EXTRAIT DU DOCUMENT:
Ce n’est pas un rêve pieux ?

Non, il faut arrêter de rêver. Parfois j’ai pu être un peu lyrique sur ce thème, mais maintenant ça suffit, il faut passer aux actes. Le sujet est politique et des décisions politiques doivent être prises. On rentre dans le concret.

Pour faire simple, il faut suivre trois grandes directions.

Tout d’abord mobiliser l’épargne européenne pour investir dans les entreprises petites, moyennes et grandes qui ont une attitude responsable.

Ensuite, il faut y créer un vrai marché des capitaux qui n’existe pas dans la réalité, ce projet n’étant toujours pas achevé et il passe évidemment par une fiscalité commune. Aujourd’hui l’harmonisation sur les supports d’investissement n’est pas faite, ni sur le droit des faillites. Si nous n’accomplissons pas cette révolution, le marché financier européen restera effectivement un rêve. Comment voulez-vous que la garantie pour les investisseurs soit différente d’un pays à un autre, qu’il soit presque plus difficile d’investir à Vienne qu’hors d’Europe !

Enfin, il faut réformer les normes prudentielles. Je le dis fermement : elles sont un frein au développement économique de l’Europe et la fragilise. Depuis la crise de 2010 nous avons fait en sorte de protéger le système bancaire avec des normes prudentielles qui ont rassuré. Mais ces normes se sont accompagnées d’une volonté de transparence absolue qui a conduit à adopter en Europe des éléments normatifs donnant la préférence au court terme plutôt qu’au long terme. Je veux parler de la notion de mark -to-market, la norme européenne qui veut que les actifs et les passifs soient évalués à la fair value, à la valeur du moment, ce qui accélère le côté volatil du bilan des entreprises et donc le court-termisme. Ces normes doivent être corrigées car elles ont conduit l’ensemble de nos activités financières européennes (assurances, banques) à réduire drastiquement leur portefeuille d’actions. Résultat, les entreprises européennes manquent de fonds propres. Ces institutions européennes ayant disparu du paysage du marché d’actions, elles sont remplacées par la montée en puissance majeure des investisseurs anglo-saxons et je ne parle pas des investisseurs chinois. L’Europe est devenue un champ de bataille dans lequel ces deux capitalismes s’affrontent.

Est-ce que cela sera suffisant ?

On peut aussi augmenter la part de l’actionnariat salarié dans les entreprises, imaginer des choses concrètes comme des vecteurs d’investissement territoriaux, imaginer la création d’un fonds de pension européen géré de façon mutualiste pour pallier au grand défaut de financement des retraites par exemple.

Vous dites aussi que l’Europe doit se doter de ses propres agences de notation et mieux maîtriser l’information extra-financière. Pour vous c’est grave si elle ne le fait pas ?

[Enregistrements tirés d'une collection]
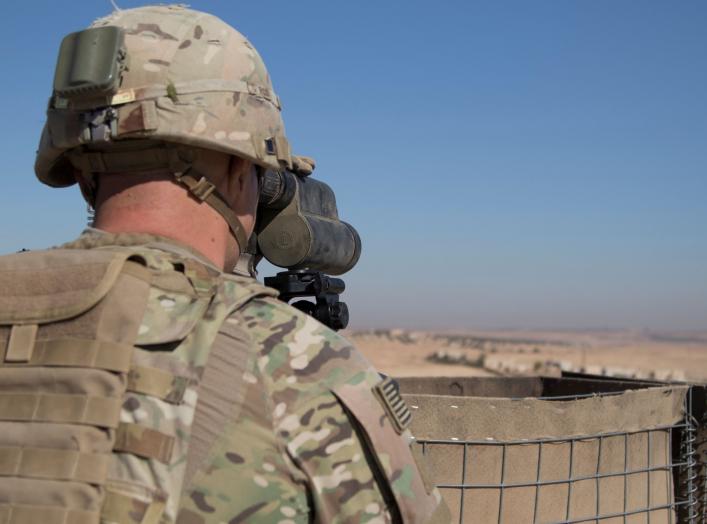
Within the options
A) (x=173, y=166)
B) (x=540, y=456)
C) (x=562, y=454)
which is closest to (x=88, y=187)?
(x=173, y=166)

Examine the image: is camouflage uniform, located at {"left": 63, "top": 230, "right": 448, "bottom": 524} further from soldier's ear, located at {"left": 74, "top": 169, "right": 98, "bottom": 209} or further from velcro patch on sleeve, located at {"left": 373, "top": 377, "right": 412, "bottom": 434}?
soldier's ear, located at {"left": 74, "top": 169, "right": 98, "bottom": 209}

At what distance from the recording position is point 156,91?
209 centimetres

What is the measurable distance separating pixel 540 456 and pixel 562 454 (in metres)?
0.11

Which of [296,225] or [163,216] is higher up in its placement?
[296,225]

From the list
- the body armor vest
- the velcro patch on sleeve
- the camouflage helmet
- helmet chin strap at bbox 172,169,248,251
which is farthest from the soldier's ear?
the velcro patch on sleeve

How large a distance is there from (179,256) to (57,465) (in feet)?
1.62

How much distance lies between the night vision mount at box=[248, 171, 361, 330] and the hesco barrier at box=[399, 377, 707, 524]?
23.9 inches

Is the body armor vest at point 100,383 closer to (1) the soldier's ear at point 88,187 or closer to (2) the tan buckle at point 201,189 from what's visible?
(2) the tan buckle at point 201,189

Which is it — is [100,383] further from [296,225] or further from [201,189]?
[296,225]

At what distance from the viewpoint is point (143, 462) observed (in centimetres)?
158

QUESTIONS SUR L'EXTRAIT:
A) D'après l'extrait, depuis quelle crise a-t-on protégé le système bancaire au moyen de normes prudentielles ?
B) Transcrivez le passage de l'extrait qui commence par "Est-ce que cela" et se poursuit jusqu'à "retraites par exemple.".
On peut se passer des enregistrements.

EXERCICES CORRIGÉS:
A) Depuis la crise de 2010.

B)
Est-ce que cela sera suffisant ?

On peut aussi augmenter la part de l’actionnariat salarié dans les entreprises, imaginer des choses concrètes comme des vecteurs d’investissement territoriaux, imaginer la création d’un fonds de pension européen géré de façon mutualiste pour pallier au grand défaut de financement des retraites par exemple.